More importantly, the Leading Article: An Ill Wind

With thousands of appointments cancelled and hospital waiting rooms full to bursting, the NHS is in a state of crisis. Its funding model is not working

The NHS is once again in the grip of one if its worst winter crises in living memory. Managers have ordered the cancellation of all non-urgent operations this month and abandoned single-sex wards in an effort to free up beds. Many patients are waiting hours for admission, some stranded in corridors because of crowded waiting rooms. Explaining the situation, Jeremy Hunt, the health secretary, warned that “there is a longer-term funding issue that we need to address as a society”. He was right. These crises will persist until the public demands less of the NHS or pays more for it, either in taxes, charges or premiums.

If the NHS is akin to a national religion in Britain, the demand for a service free at the point of use is its call to prayer. The current financial settlement, however, is unsustainable. In November the chancellor announced £6.3 billion of extra NHS funding over the course of the parliament, including £1.6 billion this year. Health economists reckon that is scarcely half the amount required to maintain the present quality of care.

It is only going to get harder. Looking after an 80-year-old is five times more expensive than looking after a 30-year-old, and the number of octogenarians will double by 2030 to more than six million. A growing armoury of treatments has its price too. On present trends the King’s Fund, a think tank, expects an annual funding gap of about £20 billion by 2023.

The government can alleviate some pressure by making the service leaner. Proposals to close hospital units and concentrate care in specialist centres, for instance, are often met with a great clamour of local opposition. But the evidence shows that this approach saves money and lives. Likewise directing more patients to their local pharmacist would save doctors valuable time.
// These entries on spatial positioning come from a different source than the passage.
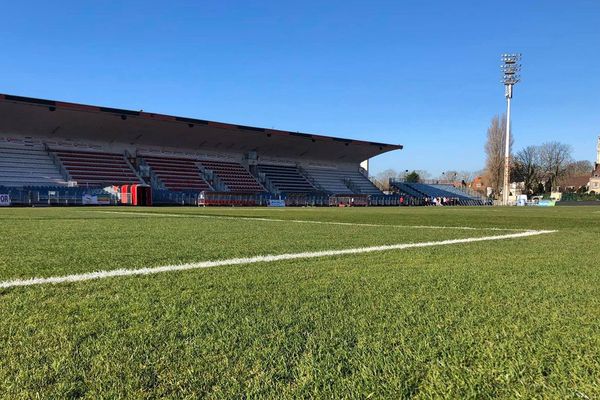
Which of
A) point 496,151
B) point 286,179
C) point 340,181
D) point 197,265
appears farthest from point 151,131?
point 496,151

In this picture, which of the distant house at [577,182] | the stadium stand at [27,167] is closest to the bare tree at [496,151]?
the distant house at [577,182]

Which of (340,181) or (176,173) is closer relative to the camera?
(176,173)

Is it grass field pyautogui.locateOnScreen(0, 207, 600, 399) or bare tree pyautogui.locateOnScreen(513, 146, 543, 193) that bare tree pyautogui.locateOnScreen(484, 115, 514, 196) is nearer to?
bare tree pyautogui.locateOnScreen(513, 146, 543, 193)

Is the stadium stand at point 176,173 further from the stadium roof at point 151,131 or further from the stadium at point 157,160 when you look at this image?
the stadium roof at point 151,131

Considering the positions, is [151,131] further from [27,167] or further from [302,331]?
[302,331]

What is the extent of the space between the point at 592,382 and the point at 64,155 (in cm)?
3984

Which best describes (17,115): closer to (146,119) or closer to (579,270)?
(146,119)

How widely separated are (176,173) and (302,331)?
1565 inches

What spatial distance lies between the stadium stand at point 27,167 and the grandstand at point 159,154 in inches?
2.4

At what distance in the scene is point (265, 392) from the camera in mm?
1396

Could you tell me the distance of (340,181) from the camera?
52938mm

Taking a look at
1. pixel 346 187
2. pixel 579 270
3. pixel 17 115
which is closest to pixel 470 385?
pixel 579 270

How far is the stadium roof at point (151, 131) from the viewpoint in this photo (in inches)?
1299

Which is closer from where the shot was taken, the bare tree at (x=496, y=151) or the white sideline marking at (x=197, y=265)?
the white sideline marking at (x=197, y=265)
However, these efficiencies will not correct the fundamental mismatch between demand and money. Already that imbalance is leading to rationing. In December Simon Stevens, chief executive of the NHS, warned of more missed waiting-time targets this year. The service may also curb treatment for conditions such as hearing loss.

Ministers could embrace the vision of a less ambitious NHS, and try to shift some of the burden of care from the public to the private sector. This would mean expanding private insurance coverage. At present only 10.5 per cent of the population has cover, in most cases through their employers.
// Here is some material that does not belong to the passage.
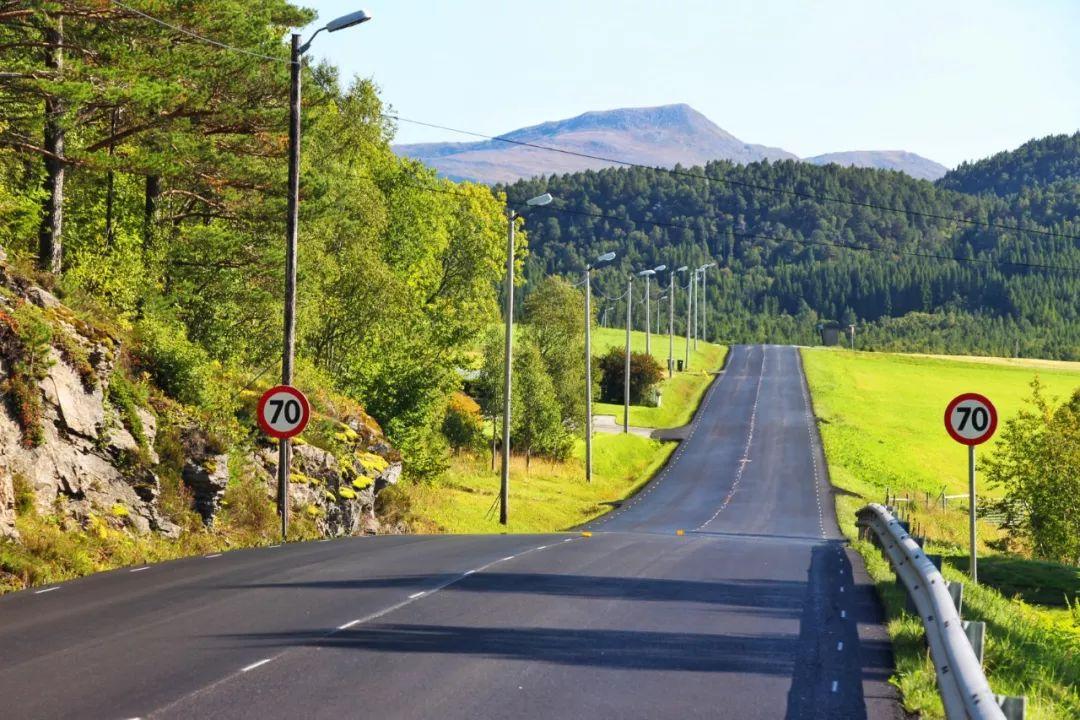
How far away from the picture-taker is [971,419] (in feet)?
65.1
Equally, the government could seek other sources of revenue. The NHS charges for dentistry and prescriptions but not much else. Even Sweden and Norway, paragons of social democracy, charge for visits to GPs. Germany charges for each day of a stay in hospital, France for X-rays and laboratory tests. Many countries charge patients for treatments such as physiotherapy.
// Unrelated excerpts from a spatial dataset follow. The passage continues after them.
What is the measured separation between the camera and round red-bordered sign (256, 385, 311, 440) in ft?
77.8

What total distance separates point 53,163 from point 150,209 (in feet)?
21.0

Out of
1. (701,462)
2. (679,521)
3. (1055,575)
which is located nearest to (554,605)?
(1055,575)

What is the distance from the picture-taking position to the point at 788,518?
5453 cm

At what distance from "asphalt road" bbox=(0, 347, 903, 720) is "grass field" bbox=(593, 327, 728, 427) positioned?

In rich countries these charges tend to be subsidised and come with exemptions to ensure that the poor get care, but small sums can still make a difference. Charging for missed appointments could generate revenue, too. This week we reported that missed appointments cost the NHS nearly £1 billion in the last financial year.

It is also worth considering mandatory social insurance of the kind used in much of western Europe. In Germany 14.6 per cent of each employee’s gross income is collected by insurers and used to fund care. This functions like a hypothecated tax. Moving in this direction would be a radical change, but it deserves a fair hearing given that raising ordinary taxation is politically toxic.

Politicians often dance around the issue of NHS funding with euphemism and obfuscation, warning of the need, in the long run, to have a public conversation about the tough choices that lie ahead. The sooner, the better. When this winter crisis abates, hospitals will begin counting the days until the next one. This cannot go on for ever.